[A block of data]
----

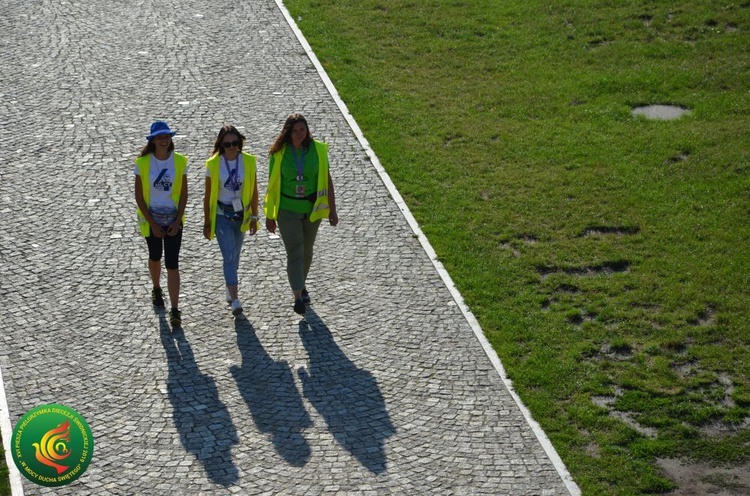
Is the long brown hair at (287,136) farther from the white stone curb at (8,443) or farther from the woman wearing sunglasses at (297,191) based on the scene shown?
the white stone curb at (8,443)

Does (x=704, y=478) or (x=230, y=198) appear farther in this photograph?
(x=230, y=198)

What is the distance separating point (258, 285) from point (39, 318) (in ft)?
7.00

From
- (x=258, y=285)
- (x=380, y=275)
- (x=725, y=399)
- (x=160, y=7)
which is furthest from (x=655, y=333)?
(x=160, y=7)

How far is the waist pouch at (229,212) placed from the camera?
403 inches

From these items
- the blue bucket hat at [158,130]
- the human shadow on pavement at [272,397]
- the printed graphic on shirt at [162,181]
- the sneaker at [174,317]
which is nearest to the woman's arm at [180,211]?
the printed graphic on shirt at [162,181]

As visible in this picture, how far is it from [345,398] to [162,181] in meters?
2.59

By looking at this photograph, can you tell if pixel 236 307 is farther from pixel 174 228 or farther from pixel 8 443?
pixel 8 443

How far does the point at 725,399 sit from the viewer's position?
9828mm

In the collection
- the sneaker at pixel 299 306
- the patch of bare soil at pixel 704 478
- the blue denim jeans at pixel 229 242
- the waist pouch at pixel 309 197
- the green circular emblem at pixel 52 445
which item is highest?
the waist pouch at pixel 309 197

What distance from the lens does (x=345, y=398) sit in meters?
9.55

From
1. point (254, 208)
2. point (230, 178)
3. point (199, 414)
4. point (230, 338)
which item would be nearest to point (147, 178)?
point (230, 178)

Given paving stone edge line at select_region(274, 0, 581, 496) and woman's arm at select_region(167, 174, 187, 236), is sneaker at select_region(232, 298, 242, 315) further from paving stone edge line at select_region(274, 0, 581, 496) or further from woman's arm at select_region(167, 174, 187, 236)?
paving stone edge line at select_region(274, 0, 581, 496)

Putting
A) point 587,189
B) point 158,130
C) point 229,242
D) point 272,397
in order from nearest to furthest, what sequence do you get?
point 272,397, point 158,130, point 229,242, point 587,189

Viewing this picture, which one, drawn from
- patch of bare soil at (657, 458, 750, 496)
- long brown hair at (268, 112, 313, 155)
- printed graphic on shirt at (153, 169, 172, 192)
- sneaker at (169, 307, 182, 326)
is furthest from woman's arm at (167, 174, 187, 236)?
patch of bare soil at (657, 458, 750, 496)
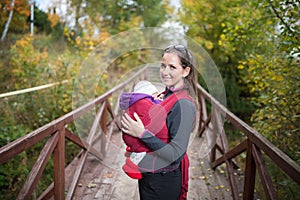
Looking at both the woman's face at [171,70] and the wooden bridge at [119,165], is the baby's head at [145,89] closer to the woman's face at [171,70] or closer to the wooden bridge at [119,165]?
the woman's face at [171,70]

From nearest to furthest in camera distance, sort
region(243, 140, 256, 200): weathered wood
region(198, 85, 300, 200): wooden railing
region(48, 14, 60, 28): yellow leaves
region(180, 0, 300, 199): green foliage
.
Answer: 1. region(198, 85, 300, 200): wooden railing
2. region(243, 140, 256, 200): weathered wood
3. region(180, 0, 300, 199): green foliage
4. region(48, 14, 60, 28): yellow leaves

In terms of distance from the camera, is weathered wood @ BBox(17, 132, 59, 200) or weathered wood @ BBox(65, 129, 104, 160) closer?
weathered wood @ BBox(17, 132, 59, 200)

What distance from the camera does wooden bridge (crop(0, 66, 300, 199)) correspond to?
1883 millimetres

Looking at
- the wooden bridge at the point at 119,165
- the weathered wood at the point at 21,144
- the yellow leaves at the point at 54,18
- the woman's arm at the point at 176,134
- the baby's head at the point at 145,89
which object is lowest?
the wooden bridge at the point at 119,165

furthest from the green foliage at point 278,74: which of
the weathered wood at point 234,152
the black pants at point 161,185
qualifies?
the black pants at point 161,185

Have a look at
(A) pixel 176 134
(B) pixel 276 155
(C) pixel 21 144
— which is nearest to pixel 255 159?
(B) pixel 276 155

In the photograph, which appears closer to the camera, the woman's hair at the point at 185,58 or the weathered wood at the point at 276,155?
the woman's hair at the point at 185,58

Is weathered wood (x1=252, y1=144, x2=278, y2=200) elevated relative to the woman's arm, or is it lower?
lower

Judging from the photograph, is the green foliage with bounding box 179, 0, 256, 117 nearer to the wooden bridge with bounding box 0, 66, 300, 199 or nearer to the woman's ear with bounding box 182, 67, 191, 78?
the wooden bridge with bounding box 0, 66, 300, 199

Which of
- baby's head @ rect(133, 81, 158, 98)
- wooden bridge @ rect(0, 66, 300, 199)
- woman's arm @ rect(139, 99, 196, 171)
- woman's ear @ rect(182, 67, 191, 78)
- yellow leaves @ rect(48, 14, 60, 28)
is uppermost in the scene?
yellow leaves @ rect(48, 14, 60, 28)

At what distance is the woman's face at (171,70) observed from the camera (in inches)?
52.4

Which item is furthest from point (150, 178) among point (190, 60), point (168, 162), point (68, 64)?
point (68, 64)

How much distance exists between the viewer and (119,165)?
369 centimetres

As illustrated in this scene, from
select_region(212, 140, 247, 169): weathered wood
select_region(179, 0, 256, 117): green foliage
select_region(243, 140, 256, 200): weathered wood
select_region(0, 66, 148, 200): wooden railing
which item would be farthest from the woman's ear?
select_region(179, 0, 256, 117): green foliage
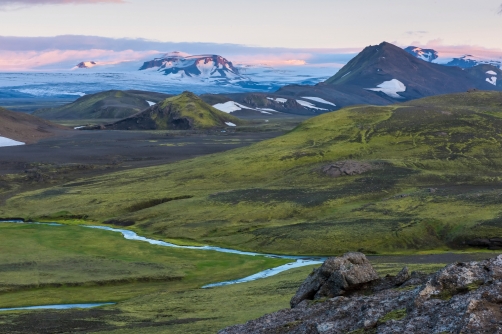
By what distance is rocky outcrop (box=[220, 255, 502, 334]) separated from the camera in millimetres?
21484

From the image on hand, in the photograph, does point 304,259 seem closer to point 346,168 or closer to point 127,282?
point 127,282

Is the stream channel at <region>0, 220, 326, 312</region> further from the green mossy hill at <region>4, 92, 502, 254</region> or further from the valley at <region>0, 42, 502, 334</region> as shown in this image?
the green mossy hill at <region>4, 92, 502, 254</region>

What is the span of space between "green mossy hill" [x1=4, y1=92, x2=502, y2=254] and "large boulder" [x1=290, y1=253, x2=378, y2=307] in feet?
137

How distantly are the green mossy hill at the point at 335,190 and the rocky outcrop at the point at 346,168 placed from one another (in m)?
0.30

----

Rewrite every line of the items above as a Markdown table with two columns, Row and Line, that numbers each line and leaves out blank lines. Omit the pictures from the table.

| Row | Line |
|---|---|
| 1 | Is the long brown hair at (287,136) farther from the white stone curb at (8,443) or farther from the woman wearing sunglasses at (297,191) based on the scene shown? |
| 2 | the white stone curb at (8,443) |
| 3 | Does (x=704, y=478) or (x=230, y=198) appear farther in this photograph? |
| 4 | (x=230, y=198) |
| 5 | What is the distance separating point (258, 285) from point (39, 318) (in ft)? |
| 6 | 7.00 |
| 7 | From |
| 8 | - (x=258, y=285) |
| 9 | - (x=380, y=275) |
| 10 | - (x=725, y=399) |
| 11 | - (x=160, y=7) |
| 12 | which is furthest from (x=655, y=333)? |
| 13 | (x=160, y=7) |
| 14 | How far is the waist pouch at (229,212) placed from the camera? |
| 15 | 403 inches |
| 16 | From these items |
| 17 | - the blue bucket hat at [158,130] |
| 18 | - the human shadow on pavement at [272,397] |
| 19 | - the printed graphic on shirt at [162,181] |
| 20 | - the sneaker at [174,317] |
| 21 | which is nearest to the woman's arm at [180,211]? |
| 22 | the printed graphic on shirt at [162,181] |
| 23 | As visible in this picture, how far is it from [345,398] to [162,181] in meters? |
| 24 | 2.59 |
| 25 | By looking at this photograph, can you tell if pixel 236 307 is farther from pixel 174 228 or farther from pixel 8 443? |
| 26 | pixel 8 443 |
| 27 | How far does the point at 725,399 sit from the viewer's position? |
| 28 | 9828mm |
| 29 | In the collection |
| 30 | - the sneaker at pixel 299 306 |
| 31 | - the patch of bare soil at pixel 704 478 |
| 32 | - the blue denim jeans at pixel 229 242 |
| 33 | - the waist pouch at pixel 309 197 |
| 34 | - the green circular emblem at pixel 52 445 |
| 35 | which item is highest? |
| 36 | the waist pouch at pixel 309 197 |
| 37 | What distance from the lens does (x=345, y=398) sit in meters? |
| 38 | 9.55 |
| 39 | From |
| 40 | 1. point (254, 208) |
| 41 | 2. point (230, 178) |
| 42 | 3. point (199, 414) |
| 43 | 4. point (230, 338) |
| 44 | which item would be nearest to point (147, 178)? |
| 45 | point (230, 178) |
| 46 | Given paving stone edge line at select_region(274, 0, 581, 496) and woman's arm at select_region(167, 174, 187, 236), is sneaker at select_region(232, 298, 242, 315) further from paving stone edge line at select_region(274, 0, 581, 496) or further from woman's arm at select_region(167, 174, 187, 236)? |
| 47 | paving stone edge line at select_region(274, 0, 581, 496) |
| 48 | Putting |
| 49 | A) point 587,189 |
| 50 | B) point 158,130 |
| 51 | C) point 229,242 |
| 52 | D) point 272,397 |
| 53 | in order from nearest to furthest, what sequence do you get? |
| 54 | point 272,397, point 158,130, point 229,242, point 587,189 |
| 55 | Viewing this picture, which one, drawn from |
| 56 | - patch of bare soil at (657, 458, 750, 496) |
| 57 | - long brown hair at (268, 112, 313, 155) |
| 58 | - printed graphic on shirt at (153, 169, 172, 192) |
| 59 | - sneaker at (169, 307, 182, 326) |
| 60 | is furthest from woman's arm at (167, 174, 187, 236)? |
| 61 | patch of bare soil at (657, 458, 750, 496) |
| 62 | Looking at both the woman's face at [171,70] and the wooden bridge at [119,165], is the baby's head at [145,89] closer to the woman's face at [171,70] or closer to the wooden bridge at [119,165]? |
| 63 | the woman's face at [171,70] |
| 64 | From nearest to furthest in camera distance, sort |
| 65 | region(243, 140, 256, 200): weathered wood |
| 66 | region(198, 85, 300, 200): wooden railing |
| 67 | region(48, 14, 60, 28): yellow leaves |
| 68 | region(180, 0, 300, 199): green foliage |
| 69 | . |
| 70 | Answer: 1. region(198, 85, 300, 200): wooden railing |
| 71 | 2. region(243, 140, 256, 200): weathered wood |
| 72 | 3. region(180, 0, 300, 199): green foliage |
| 73 | 4. region(48, 14, 60, 28): yellow leaves |
| 74 | In terms of distance from the camera, is weathered wood @ BBox(17, 132, 59, 200) or weathered wood @ BBox(65, 129, 104, 160) closer? |
| 75 | weathered wood @ BBox(17, 132, 59, 200) |
| 76 | What distance from the camera does wooden bridge (crop(0, 66, 300, 199)) correspond to? |
| 77 | 1883 millimetres |
| 78 | Looking at |
| 79 | - the wooden bridge at the point at 119,165 |
| 80 | - the weathered wood at the point at 21,144 |
| 81 | - the yellow leaves at the point at 54,18 |
| 82 | - the woman's arm at the point at 176,134 |
| 83 | - the baby's head at the point at 145,89 |
| 84 | which object is lowest? |
| 85 | the wooden bridge at the point at 119,165 |
| 86 | furthest from the green foliage at point 278,74: which of |
| 87 | the weathered wood at point 234,152 |
| 88 | the black pants at point 161,185 |
| 89 | qualifies? |
| 90 | the black pants at point 161,185 |
| 91 | Have a look at |
| 92 | (A) pixel 176 134 |
| 93 | (B) pixel 276 155 |
| 94 | (C) pixel 21 144 |
| 95 | — which is nearest to pixel 255 159? |
| 96 | (B) pixel 276 155 |
| 97 | In the photograph, which appears closer to the camera, the woman's hair at the point at 185,58 or the weathered wood at the point at 276,155? |
| 98 | the woman's hair at the point at 185,58 |
| 99 | Is weathered wood (x1=252, y1=144, x2=278, y2=200) elevated relative to the woman's arm, or is it lower? |
| 100 | lower |
| 101 | Judging from the photograph, is the green foliage with bounding box 179, 0, 256, 117 nearer to the wooden bridge with bounding box 0, 66, 300, 199 or nearer to the woman's ear with bounding box 182, 67, 191, 78? |
| 102 | the wooden bridge with bounding box 0, 66, 300, 199 |
| 103 | Which of |
| 104 | - baby's head @ rect(133, 81, 158, 98) |
| 105 | - wooden bridge @ rect(0, 66, 300, 199) |
| 106 | - woman's arm @ rect(139, 99, 196, 171) |
| 107 | - woman's ear @ rect(182, 67, 191, 78) |
| 108 | - yellow leaves @ rect(48, 14, 60, 28) |
| 109 | is uppermost in the scene? |
| 110 | yellow leaves @ rect(48, 14, 60, 28) |
| 111 | At what distance is the woman's face at (171,70) observed from the camera (in inches)? |
| 112 | 52.4 |
| 113 | Which item is furthest from point (150, 178) among point (190, 60), point (168, 162), point (68, 64)? |
| 114 | point (68, 64) |
| 115 | How much distance exists between the viewer and (119,165)? |
| 116 | 369 centimetres |
| 117 | As illustrated in this scene, from |
| 118 | select_region(212, 140, 247, 169): weathered wood |
| 119 | select_region(179, 0, 256, 117): green foliage |
| 120 | select_region(243, 140, 256, 200): weathered wood |
| 121 | select_region(0, 66, 148, 200): wooden railing |
| 122 | which item would be farthest from the woman's ear? |
| 123 | select_region(179, 0, 256, 117): green foliage |
| 124 | By what distance is rocky outcrop (box=[220, 255, 502, 334]) separated from the camera in millimetres? |
| 125 | 21484 |
| 126 | From the image on hand, in the photograph, does point 304,259 seem closer to point 346,168 or closer to point 127,282? |
| 127 | point 127,282 |
| 128 | Is the stream channel at <region>0, 220, 326, 312</region> further from the green mossy hill at <region>4, 92, 502, 254</region> or further from the valley at <region>0, 42, 502, 334</region> as shown in this image? |
| 129 | the green mossy hill at <region>4, 92, 502, 254</region> |
| 130 | What is the span of space between "green mossy hill" [x1=4, y1=92, x2=502, y2=254] and "large boulder" [x1=290, y1=253, x2=378, y2=307] in feet? |
| 131 | 137 |
| 132 | How distantly are the green mossy hill at the point at 335,190 and the rocky outcrop at the point at 346,168 placed from one another (in m)? |
| 133 | 0.30 |